Les emplois straussiens de Renée Fleming font l’objet, chez Decca, d’une véritable collection. Des DVD ont déjà fixé son Arabella, sa Comtesse Madeleine et sa Maréchale, son Ariane vient maintenant clore le bal. Soulevons néanmoins une différence de taille : si la soprano américaine connaît depuis longtemps les héroïnes du Chevalier à la Rose, de Capriccio et d’Arabella, c’est sa toute première incursion chez le personnage éponyme d’Ariane à Naxos, filmée à Baden-Baden il y a un an, qui nous est présentée ici (voir recension). De là point un sentiment d’inachevé. Sentiment tout relatif, s’agissant d’une des grandes spécialistes de ce répertoire, auquel elle prête, une fois de plus, des moyens exceptionnels. Mais avec ses apparitions elliptiques et sa double-personnalité, Ariane est de ces personnages que l’on ne peut tout à fait saisir du premier coup. La Prima Donna du Prologue échappe encore à Renée Fleming, qui force ostensiblement sa nature pour jouer la comédie ; l’héroïne délaissée de l’Opéra lui convient mieux, qui lui donne l’occasion de réussir un « Es gibt ein Reich » voluptueux, à partir duquel la fin de la soirée la montre en grande forme. C’est beaucoup, mais pas assez abouti pour que le spectateur en sorte pleinement convaincu.
Il faut dire que le spectacle de Philippe Arlaud ne pousse pas au dépassement. Si la direction d’acteur est plutôt fluide et habilement orchestrée, elle n’apporte aucun éclairage original sur des personnages qui, pourtant, ne manquent pas de part d’ombre. Se réfugier ensuite dans l’élégance glacée du magasin Roche Bobois qui a de toute évidence inspiré les décors tient davantage du réflexe que de la réflexion esthétique.
Le reste de la distribution, dans ce vide, a pour elle ce qui manque fatalement à Fleming : le précieux atout de l’expérience. Le compositeur fiévreux de Sophie Koch, la Zerbinetta attachante (mais aussi un peu acide de timbre) de Jane Archibald, le Maître de musique impeccable d’Eike Wilm Schulte comptent sur leur métier pour donner vie à leurs personnages, et ça fonctionne, comme fonctionne le beau Bacchus d’un Robert Dean Smith tout en séduction vocale, en maîtrise du souffle, à peine trop sollicité par les aigus meurtriers de son rôle.
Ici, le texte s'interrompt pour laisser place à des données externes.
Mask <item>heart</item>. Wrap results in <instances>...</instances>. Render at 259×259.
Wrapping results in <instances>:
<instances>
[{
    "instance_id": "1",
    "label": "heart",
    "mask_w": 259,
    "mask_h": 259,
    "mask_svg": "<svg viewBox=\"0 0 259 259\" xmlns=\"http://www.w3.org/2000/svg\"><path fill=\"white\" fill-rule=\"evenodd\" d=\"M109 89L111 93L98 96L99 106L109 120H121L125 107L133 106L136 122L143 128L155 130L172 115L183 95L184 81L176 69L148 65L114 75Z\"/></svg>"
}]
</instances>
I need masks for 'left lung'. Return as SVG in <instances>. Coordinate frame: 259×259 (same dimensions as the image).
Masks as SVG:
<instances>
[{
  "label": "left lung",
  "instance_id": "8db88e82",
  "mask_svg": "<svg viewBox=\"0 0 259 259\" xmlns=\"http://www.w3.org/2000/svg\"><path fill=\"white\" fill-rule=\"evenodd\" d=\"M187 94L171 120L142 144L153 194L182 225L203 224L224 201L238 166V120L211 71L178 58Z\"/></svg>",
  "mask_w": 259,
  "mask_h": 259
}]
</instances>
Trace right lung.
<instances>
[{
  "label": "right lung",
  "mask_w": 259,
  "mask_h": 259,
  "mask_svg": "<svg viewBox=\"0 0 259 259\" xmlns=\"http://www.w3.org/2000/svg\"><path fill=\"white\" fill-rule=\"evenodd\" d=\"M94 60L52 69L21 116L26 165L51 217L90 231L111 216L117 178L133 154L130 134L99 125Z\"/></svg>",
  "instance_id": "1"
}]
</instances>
Pour l’anecdote, le Majordome est incarné par un fringant René Kollo : c’est aussi au luxe de ses comprimarii que l’on reconnaît une distribution de grande classe.
Last but not least, Christian Thielemann suscite curieusement les mêmes enthousiasmes et les mêmes réserves que Fleming : lui aussi est un musicien de tout premier ordre, lui aussi est en terrain conquis chez Strauss, lui non plus n’est pas à son aise dans la nature hybride d’Ariane à Naxos, qu’il pare, deux heures durant, des fastes inestimables prodigués par sa Staatskapelle de Dresde. Le tout ne manque certainement pas de grandiose, ni de chic, mais ne peut se départir non plus d’une certaine raideur. Moins embarrassé à la tête des orchestrations fournies requises par les ouvrages les plus « wagnériens » de Strauss, le chef allemand, à l’image de ce DVD, éblouit totalement, ne convainc qu’à moitié.